==== THE INPUT ====

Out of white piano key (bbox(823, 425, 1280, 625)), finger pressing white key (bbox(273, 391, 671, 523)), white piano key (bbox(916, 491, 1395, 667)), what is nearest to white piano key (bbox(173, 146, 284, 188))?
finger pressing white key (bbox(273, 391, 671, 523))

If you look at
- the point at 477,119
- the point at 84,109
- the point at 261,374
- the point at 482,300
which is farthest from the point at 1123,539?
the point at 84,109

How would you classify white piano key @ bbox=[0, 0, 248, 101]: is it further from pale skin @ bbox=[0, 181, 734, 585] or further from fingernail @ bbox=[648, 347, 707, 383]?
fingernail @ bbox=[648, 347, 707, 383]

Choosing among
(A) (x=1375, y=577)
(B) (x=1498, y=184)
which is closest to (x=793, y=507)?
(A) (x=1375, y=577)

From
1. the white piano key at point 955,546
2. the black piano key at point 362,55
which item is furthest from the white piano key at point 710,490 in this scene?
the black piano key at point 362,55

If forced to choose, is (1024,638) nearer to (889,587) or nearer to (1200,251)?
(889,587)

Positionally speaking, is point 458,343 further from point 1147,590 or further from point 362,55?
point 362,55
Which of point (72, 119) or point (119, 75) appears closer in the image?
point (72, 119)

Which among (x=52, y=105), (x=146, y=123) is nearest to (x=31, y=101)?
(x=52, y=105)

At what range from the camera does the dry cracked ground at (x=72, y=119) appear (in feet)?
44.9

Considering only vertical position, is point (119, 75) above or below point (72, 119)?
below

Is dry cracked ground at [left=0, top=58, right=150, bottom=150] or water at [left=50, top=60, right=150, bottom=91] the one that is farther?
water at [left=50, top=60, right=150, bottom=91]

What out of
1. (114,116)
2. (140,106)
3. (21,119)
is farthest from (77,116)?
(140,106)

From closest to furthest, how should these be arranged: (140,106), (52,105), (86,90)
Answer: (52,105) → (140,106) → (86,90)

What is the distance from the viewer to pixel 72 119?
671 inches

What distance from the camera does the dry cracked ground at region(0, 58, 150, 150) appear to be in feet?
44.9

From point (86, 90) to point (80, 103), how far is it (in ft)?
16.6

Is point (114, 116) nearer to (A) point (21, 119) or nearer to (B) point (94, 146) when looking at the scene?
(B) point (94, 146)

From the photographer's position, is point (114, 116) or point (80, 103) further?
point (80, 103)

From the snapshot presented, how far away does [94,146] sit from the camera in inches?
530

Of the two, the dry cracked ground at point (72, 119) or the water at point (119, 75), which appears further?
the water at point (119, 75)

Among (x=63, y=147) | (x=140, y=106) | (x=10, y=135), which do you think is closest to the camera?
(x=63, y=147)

====

EXERCISE DETAILS:
Recast the stretch from the line containing "From the snapshot" through the end of the lines as a two-column CSV headed input and output. Give one row per line, pairing its text with the answer after it, and put each in one quoted field with line breaks turned into spaces.

TASK SOLUTION:
input,output
"From the snapshot presented, how far away does [94,146] sit from the camera in inches?","530"
"Of the two, the dry cracked ground at point (72, 119) or the water at point (119, 75), which appears further?","the water at point (119, 75)"
"Among (x=63, y=147) | (x=140, y=106) | (x=10, y=135), which do you think is closest to the camera?","(x=63, y=147)"